The Observatoire de l’Espace (Space Observatory)  is a cultural laboratory created in 2000 by CNES (the French Space Agency) to promote a new vision of outer space, different from that of popular science. Space has a major influence on people's perceptions and imagination. The Observatoire de l’Espace introduces artists to the activities of the CNES and paves the way for any kind of space-inspired creations. Those creations strongly connected to space art are thereafter shared with the wider audience.

Programs

As a cultural laboratory, the Observatoire de l’Espace has a specific methodology: the goal is to share space-related items and innovations with artists, in order to inspire new creations. Two programmes have been developed following this process.

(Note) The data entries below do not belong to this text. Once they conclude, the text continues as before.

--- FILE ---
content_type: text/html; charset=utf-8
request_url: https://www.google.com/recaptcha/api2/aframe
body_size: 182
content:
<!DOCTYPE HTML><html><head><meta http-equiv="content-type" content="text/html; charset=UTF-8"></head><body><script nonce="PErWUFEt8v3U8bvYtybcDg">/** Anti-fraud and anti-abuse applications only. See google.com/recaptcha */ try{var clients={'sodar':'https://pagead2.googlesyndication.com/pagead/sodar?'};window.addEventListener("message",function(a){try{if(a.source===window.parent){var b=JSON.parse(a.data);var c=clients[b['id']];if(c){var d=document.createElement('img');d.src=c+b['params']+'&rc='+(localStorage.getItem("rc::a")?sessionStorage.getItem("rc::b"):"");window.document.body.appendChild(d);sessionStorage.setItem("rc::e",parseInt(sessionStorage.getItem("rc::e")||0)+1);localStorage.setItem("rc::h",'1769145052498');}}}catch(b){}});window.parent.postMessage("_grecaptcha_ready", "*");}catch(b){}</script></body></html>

Cultural studies of Space Program
 
For many years, the Observatoire de l’Espace has been developing a cultural story of outer space by building an inventory of everything created on Earth about outer space. It resulted in a wide classification: space instruments (for example satellite prototypes), audio and video items (documentaries, video archives...), works of art inspired by outer space, laboratories and other space related buildings, and all kinds of everyday life objects.
 
The Observatoire de l’Espace is also welcoming researchers in human sciences and art history as well as building partnerships with research laboratories to foster works about Space in those fields.
 
An academic blog called Humanités spatiales (Space humanities) was also created in 2015. This website is dedicated to analysis and dialogue for researchers who are interested in space activities and its cultural representations. All this work can be used by artists as a basis for new creations.

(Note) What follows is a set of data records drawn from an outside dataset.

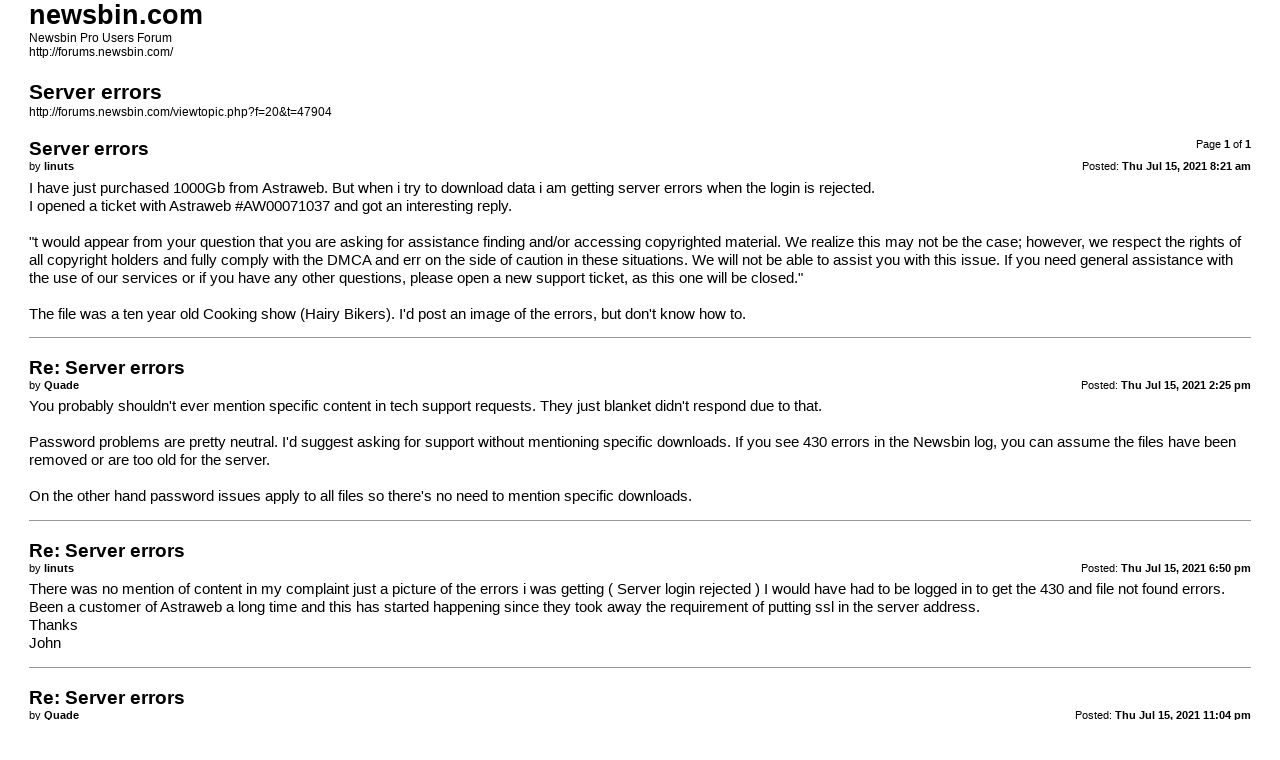

--- FILE ---
content_type: text/html; charset=UTF-8
request_url: https://forums.newsbin.com/viewtopic.php?f=20&t=47904&sid=93ffc1776cf6db68a5601b4cbd8514a9&view=print
body_size: 5361
content:
<!DOCTYPE html PUBLIC "-//W3C//DTD XHTML 1.0 Strict//EN" "http://www.w3.org/TR/xhtml1/DTD/xhtml1-strict.dtd">
<html xmlns="http://www.w3.org/1999/xhtml" dir="ltr" lang="en-gb" xml:lang="en-gb">
<head>

<meta http-equiv="content-type" content="text/html; charset=UTF-8" />
<meta http-equiv="content-style-type" content="text/css" />
<meta http-equiv="content-language" content="en-gb" />
<meta http-equiv="imagetoolbar" content="no" />
<meta name="resource-type" content="document" />
<meta name="distribution" content="global" />
<meta name="robots" content="noindex" />

<title>newsbin.com &bull; View topic - Server errors</title>

<link href="./styles/prosilver/theme/print.css" rel="stylesheet" type="text/css" />
</head>

<body id="phpbb">
<div id="wrap">
	<a id="top" name="top" accesskey="t"></a>

	<div id="page-header">
		<h1>newsbin.com</h1>
		<p>Newsbin Pro Users Forum<br /><a href="http://forums.newsbin.com/">http://forums.newsbin.com/</a></p>

		<h2>Server errors</h2>
		<p><a href="http://forums.newsbin.com/viewtopic.php?f=20&amp;t=47904">http://forums.newsbin.com/viewtopic.php?f=20&amp;t=47904</a></p>
	</div>

	<div id="page-body">
		<div class="page-number">Page <strong>1</strong> of <strong>1</strong></div>
		
			<div class="post">
				<h3>Server errors</h3>
				<div class="date"><img src="./styles/prosilver/imageset/icon_post_target.gif" width="11" height="9" alt="Post" title="Post" />Posted: <strong>Thu Jul 15, 2021 8:21 am</strong></div>
				<div class="author">by <strong>linuts</strong></div>
				<div class="content">I have just purchased 1000Gb from Astraweb. But when i try to download data i am getting server errors when the login is rejected.<br />I opened a ticket with Astraweb #AW00071037 and got an interesting reply.<br /><br />&quot;t would appear from your question that you are asking for assistance finding and/or accessing copyrighted material. We realize this may not be the case; however, we respect the rights of all copyright holders and fully comply with the DMCA and err on the side of caution in these situations. We will not be able to assist you with this issue. If you need general assistance with the use of our services or if you have any other questions, please open a new support ticket, as this one will be closed.&quot;<br /><br />The file was a ten year old Cooking show  (Hairy Bikers). I'd post an image of the errors, but don't know how to.</div>
			</div>
			<hr />
		
			<div class="post">
				<h3>Re: Server errors</h3>
				<div class="date"><img src="./styles/prosilver/imageset/icon_post_target.gif" width="11" height="9" alt="Post" title="Post" />Posted: <strong>Thu Jul 15, 2021 2:25 pm</strong></div>
				<div class="author">by <strong>Quade</strong></div>
				<div class="content">You probably shouldn't ever mention specific content in tech support requests.  They just blanket didn't respond due to that. <br /><br />Password problems are pretty neutral.  I'd suggest asking for support without mentioning specific downloads.    If you see 430 errors in the Newsbin log, you can assume the files have been removed or are too old for the server. <br /><br />On the other hand password issues apply to all files so there's no need to mention specific downloads.</div>
			</div>
			<hr />
		
			<div class="post">
				<h3>Re: Server errors</h3>
				<div class="date"><img src="./styles/prosilver/imageset/icon_post_target.gif" width="11" height="9" alt="Post" title="Post" />Posted: <strong>Thu Jul 15, 2021 6:50 pm</strong></div>
				<div class="author">by <strong>linuts</strong></div>
				<div class="content">There was no mention of content in my complaint just a picture of the errors i was getting ( Server login rejected ) I would have had to be logged in to get the 430 and file not found errors. Been a customer of Astraweb a long time and this has started happening since they took away the requirement of putting ssl in the server address.<br />Thanks<br />John</div>
			</div>
			<hr />
		
			<div class="post">
				<h3>Re: Server errors</h3>
				<div class="date"><img src="./styles/prosilver/imageset/icon_post_target.gif" width="11" height="9" alt="Post" title="Post" />Posted: <strong>Thu Jul 15, 2021 11:04 pm</strong></div>
				<div class="author">by <strong>Quade</strong></div>
				<div class="content">I get it. So they just knee jerked.    I thought since you mentioned the content here, you mentioned it to them.</div>
			</div>
			<hr />
		
			<div class="post">
				<h3>Re: Server errors</h3>
				<div class="date"><img src="./styles/prosilver/imageset/icon_post_target.gif" width="11" height="9" alt="Post" title="Post" />Posted: <strong>Thu Jul 15, 2021 11:54 pm</strong></div>
				<div class="author">by <strong>linuts</strong></div>
				<div class="content">Just got another email with some suggestions one of which is:The Newsreader is not providing the updated credentials to the server even through you put them in correctly. <br />I ended up deleting all the servers and re-adding them..at least this time it downloaded the headers for all 3 servers. I'll just have to see what happens.  <img src="./images/smilies/icon_rolleyes.gif" alt=":roll:" title="Rolling Eyes" /> <br />Thanks<br />John</div>
			</div>
			<hr />
		
	</div>

	<div id="page-footer">
		<div class="page-number">All times are UTC - 4 hours [ <abbr title="Daylight Saving Time">DST</abbr> ]<br />Page <strong>1</strong> of <strong>1</strong></div>
		<div class="copyright">Powered by phpBB&reg; Forum Software &copy; phpBB Group<br />https://www.phpbb.com/</div>
	</div>
</div>

</body>
</html>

The Spatial Creation and Imagination Program

The Observatoire de l’Espace fosters space-related artistic creation through its programme called "Création et Imaginaire spatial" (Spatial creation and imagination) which enables artists to benefit from an off-site residency. Various immersive ways to discover the space field are suggested to the artists: interviews with space experts, scientific data and documentation, access to places where spatial activities take place (laboratories, technical or industrial centers...), participation in scientists seminaries or even weightlessness flights aboard the Airbus Zero-G. Many creations arise from this programme: from literature to contemporary art and from performing arts to contemporary music. Many cultural events are organized by the Observatoire de l’Espace in order to present those creations but they are also displayed in many cultural places
.

Events

Sideration festival

The Sideration festival takes place every year in March at the CNES’ headquarters in Paris. Since 2011, it enables a deep immersion in Space and imagination through an eclectic programme: theatre, music, video, cinema, visual arts, readings and even real or fictional science stories. Every year, the CNES’ headquarters become a large art-science stage where about 30 artists have the opportunity to exhibit their space related productions. Those creations are often the result of a strong collaboration with the artists through the « off-site » residency programme, the sharing of studies about space or through calls for submissions regarding the journal Espace(s).

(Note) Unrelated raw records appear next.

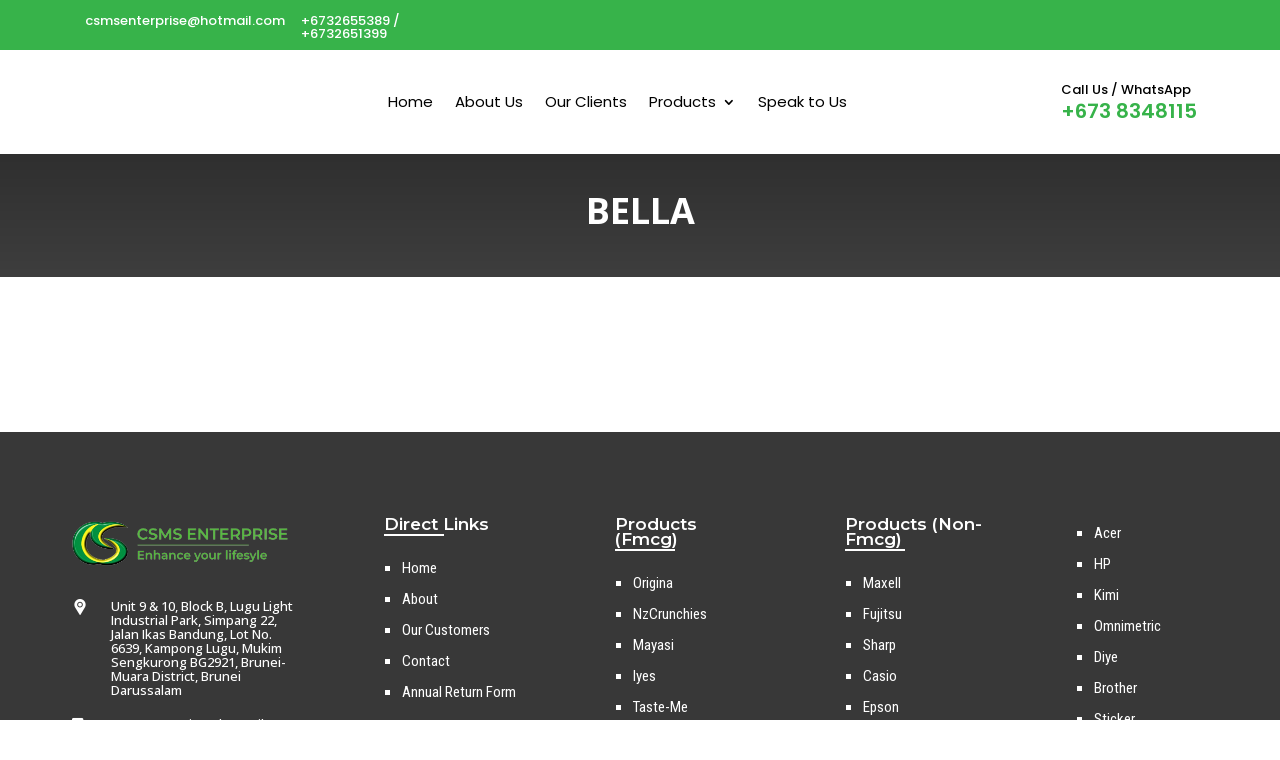

--- FILE ---
content_type: text/css
request_url: https://csmsenterprise.com/wp-content/et-cache/230267/et-core-unified-230267.min.css?ver=1751930273
body_size: -149
content:
.ac-products li.product:hover img{transform:translateX(0px) translateY(-13px)!important;transform-origin:50% 23%}.ac-products li.product img{transition-duration:.5s!important}.woocommerce ul.products li.product a{pointer-events:none!important}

Nuit Blanche (All-nighter)

One opportunity for the Observatoire de l’Espace to organize an exhibition is for the Nuit Blanche which is an annual all night long, cultural, free arts festival. Since 2014, the Observatoire de l’Espace has called for artistic projects dealing with Space history. Selected archives are given to artists in order to widen their imagination or to be the core material of their creations. Archives and creations are both exhibited during the Nuit Blanche at the CNES’ headquarter.

The journal Espace(s)

The journal Espace(s) is an semi-annual journal dedicated to literature and a large variety of creations (typography, performing arts, comic strip, music, poetry...). It gathers texts dealing with a chosen theme linked with Space (Dreams, revolt, revolution, or Obsession and fascination). About thirty authors contribute to each issue. This collection is written under the format of laboratory books in order to mix up both literary and scientific universes. The works of the Spatial creation and imagination programme, made by the artists in residency, also have their place in the journal.